WHAT NEEDS TO BE DONE: A single figure is expected: how many lines of the data that follows contain the word "javascript".

INPUT:
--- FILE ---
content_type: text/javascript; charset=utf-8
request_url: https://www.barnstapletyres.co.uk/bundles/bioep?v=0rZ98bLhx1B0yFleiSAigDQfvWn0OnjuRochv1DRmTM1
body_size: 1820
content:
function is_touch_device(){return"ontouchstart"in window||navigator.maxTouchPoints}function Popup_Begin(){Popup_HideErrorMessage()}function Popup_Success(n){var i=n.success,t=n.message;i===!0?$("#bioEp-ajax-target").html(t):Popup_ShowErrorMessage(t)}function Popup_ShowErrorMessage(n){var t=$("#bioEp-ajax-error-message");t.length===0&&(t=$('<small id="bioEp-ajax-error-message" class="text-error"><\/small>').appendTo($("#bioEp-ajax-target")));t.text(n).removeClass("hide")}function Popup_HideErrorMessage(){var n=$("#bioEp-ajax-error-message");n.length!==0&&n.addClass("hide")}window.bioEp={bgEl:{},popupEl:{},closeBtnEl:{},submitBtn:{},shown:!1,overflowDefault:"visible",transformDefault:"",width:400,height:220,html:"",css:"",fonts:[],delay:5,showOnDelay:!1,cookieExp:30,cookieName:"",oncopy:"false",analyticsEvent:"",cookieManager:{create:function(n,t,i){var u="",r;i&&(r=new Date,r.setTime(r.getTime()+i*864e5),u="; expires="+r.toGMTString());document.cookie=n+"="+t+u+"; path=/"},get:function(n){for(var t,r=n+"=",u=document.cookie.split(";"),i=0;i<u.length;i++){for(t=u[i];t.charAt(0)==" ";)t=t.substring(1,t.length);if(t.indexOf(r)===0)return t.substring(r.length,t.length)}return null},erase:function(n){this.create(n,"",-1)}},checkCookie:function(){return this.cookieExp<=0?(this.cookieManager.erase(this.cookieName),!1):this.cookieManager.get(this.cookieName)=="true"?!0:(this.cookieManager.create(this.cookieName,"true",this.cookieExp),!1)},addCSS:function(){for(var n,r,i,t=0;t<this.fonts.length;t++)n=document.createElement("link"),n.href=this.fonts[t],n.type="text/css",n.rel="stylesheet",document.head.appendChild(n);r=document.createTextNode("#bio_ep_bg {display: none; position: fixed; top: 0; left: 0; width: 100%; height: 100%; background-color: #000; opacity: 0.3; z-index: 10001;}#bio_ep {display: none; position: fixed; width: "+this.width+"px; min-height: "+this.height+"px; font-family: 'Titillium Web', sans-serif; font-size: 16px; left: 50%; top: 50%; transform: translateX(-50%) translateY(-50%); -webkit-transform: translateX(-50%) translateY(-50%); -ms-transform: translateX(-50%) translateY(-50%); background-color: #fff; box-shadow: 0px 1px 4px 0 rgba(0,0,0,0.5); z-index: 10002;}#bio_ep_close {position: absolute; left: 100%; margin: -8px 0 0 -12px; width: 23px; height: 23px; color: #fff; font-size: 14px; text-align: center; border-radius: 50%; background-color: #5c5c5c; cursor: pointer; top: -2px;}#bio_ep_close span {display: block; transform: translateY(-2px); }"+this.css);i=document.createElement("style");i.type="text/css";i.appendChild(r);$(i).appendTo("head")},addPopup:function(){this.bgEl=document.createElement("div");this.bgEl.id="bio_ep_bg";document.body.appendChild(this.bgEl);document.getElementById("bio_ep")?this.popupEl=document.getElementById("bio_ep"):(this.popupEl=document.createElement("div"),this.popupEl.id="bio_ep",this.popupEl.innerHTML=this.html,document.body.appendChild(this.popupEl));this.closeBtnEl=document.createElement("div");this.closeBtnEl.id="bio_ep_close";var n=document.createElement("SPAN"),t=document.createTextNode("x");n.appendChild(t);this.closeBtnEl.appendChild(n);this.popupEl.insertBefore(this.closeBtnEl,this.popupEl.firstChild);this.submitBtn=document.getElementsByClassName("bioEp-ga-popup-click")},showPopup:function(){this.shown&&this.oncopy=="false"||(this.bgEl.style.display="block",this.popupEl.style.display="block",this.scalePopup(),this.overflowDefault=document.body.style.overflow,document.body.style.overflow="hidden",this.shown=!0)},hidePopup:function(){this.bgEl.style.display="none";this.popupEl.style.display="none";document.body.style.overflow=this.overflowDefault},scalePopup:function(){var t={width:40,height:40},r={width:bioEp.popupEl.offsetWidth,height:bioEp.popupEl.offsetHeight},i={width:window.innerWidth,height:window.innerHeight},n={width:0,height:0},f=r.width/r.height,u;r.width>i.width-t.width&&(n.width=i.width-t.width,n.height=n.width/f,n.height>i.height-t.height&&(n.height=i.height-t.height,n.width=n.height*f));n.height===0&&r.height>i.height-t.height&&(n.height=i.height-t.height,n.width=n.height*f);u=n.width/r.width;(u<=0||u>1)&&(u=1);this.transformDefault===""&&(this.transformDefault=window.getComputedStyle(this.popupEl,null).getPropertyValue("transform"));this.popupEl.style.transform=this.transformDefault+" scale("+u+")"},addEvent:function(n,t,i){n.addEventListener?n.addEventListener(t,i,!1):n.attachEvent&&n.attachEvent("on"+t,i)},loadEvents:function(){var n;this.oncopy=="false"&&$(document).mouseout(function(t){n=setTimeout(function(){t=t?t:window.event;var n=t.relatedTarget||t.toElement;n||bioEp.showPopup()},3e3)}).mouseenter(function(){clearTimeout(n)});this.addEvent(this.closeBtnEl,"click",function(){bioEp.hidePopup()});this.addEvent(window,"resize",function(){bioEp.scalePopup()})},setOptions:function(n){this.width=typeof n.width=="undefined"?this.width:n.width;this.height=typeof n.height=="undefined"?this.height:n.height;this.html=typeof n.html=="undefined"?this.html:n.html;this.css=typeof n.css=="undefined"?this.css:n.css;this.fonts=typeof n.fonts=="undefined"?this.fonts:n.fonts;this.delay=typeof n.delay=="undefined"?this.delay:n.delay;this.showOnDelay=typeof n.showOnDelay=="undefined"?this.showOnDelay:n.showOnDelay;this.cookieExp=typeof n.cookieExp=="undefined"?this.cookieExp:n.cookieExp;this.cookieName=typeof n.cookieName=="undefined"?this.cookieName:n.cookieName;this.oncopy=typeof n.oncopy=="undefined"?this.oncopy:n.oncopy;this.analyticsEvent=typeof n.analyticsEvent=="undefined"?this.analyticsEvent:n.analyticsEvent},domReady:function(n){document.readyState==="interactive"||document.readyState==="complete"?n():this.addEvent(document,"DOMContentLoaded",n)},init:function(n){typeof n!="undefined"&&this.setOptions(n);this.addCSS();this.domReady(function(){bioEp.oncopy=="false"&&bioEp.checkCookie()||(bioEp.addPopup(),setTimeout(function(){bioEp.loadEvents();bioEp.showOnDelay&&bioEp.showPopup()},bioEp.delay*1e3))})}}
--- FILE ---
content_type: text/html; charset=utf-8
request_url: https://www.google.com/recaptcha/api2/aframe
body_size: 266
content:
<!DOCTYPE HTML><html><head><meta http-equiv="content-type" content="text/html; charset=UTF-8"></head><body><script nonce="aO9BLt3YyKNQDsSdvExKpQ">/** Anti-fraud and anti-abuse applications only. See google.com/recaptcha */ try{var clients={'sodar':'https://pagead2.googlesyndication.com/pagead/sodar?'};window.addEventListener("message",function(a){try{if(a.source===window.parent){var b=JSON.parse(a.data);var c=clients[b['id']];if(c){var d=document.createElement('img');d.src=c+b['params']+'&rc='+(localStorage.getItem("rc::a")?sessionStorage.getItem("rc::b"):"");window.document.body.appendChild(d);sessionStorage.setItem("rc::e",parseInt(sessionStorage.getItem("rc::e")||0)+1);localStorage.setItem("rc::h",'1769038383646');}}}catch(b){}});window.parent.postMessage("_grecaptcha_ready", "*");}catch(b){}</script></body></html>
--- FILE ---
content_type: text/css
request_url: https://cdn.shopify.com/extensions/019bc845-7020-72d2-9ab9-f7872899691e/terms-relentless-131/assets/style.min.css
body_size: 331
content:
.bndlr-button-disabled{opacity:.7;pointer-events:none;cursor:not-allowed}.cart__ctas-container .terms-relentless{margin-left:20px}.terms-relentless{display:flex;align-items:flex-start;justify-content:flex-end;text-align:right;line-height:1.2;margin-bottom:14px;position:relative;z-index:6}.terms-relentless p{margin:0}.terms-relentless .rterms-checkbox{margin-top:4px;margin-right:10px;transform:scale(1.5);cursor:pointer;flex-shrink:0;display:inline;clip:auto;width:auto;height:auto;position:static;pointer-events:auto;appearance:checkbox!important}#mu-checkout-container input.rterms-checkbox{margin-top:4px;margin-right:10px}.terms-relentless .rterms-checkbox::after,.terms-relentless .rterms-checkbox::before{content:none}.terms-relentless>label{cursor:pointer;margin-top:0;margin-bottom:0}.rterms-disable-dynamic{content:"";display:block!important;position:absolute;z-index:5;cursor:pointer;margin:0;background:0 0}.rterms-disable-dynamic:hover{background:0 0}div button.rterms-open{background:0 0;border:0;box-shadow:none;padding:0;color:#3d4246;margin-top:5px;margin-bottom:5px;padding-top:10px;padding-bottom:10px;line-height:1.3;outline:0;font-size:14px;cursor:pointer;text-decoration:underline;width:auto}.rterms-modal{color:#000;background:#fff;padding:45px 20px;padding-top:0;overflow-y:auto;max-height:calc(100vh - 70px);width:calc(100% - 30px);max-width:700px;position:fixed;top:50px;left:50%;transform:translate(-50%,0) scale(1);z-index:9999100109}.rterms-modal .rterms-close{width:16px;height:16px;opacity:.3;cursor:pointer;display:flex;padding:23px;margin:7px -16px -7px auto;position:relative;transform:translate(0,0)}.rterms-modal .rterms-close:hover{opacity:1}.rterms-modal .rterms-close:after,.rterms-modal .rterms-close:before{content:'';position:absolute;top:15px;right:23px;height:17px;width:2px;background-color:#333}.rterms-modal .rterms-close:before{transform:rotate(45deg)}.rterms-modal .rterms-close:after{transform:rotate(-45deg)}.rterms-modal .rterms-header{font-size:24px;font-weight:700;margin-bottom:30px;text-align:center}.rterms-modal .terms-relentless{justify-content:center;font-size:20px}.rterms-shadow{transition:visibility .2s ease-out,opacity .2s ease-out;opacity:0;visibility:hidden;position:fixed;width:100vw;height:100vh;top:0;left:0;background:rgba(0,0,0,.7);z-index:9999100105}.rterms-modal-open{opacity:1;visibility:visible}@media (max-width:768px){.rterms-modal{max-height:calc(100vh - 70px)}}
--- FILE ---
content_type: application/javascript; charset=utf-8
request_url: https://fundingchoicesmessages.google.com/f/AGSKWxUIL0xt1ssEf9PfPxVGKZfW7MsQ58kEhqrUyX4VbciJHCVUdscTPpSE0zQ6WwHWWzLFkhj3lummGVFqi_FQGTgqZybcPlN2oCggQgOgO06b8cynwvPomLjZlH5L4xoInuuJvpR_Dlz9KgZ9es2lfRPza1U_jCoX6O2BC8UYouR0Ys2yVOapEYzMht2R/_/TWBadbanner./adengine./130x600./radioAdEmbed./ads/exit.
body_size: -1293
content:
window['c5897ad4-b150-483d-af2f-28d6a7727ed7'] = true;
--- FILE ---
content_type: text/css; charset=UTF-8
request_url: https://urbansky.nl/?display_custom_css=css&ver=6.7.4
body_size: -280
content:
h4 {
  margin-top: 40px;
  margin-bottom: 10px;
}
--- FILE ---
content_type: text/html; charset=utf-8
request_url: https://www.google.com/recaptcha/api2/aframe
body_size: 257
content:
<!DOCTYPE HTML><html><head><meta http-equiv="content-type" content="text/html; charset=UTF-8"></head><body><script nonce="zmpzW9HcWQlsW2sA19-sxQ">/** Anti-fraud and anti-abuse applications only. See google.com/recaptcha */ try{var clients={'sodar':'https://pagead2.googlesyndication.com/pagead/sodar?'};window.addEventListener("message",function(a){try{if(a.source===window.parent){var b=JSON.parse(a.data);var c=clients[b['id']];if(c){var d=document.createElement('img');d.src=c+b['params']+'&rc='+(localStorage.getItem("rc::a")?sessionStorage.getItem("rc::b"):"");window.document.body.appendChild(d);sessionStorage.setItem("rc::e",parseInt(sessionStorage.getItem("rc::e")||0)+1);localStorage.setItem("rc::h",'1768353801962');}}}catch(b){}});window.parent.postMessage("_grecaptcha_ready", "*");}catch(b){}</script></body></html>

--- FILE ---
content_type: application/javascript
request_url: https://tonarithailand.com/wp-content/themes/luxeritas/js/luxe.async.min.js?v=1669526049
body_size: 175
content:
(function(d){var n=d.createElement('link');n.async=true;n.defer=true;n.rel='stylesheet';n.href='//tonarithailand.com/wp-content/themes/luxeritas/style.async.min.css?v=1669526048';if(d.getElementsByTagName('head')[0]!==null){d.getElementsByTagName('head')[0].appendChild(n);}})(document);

REPLY: 3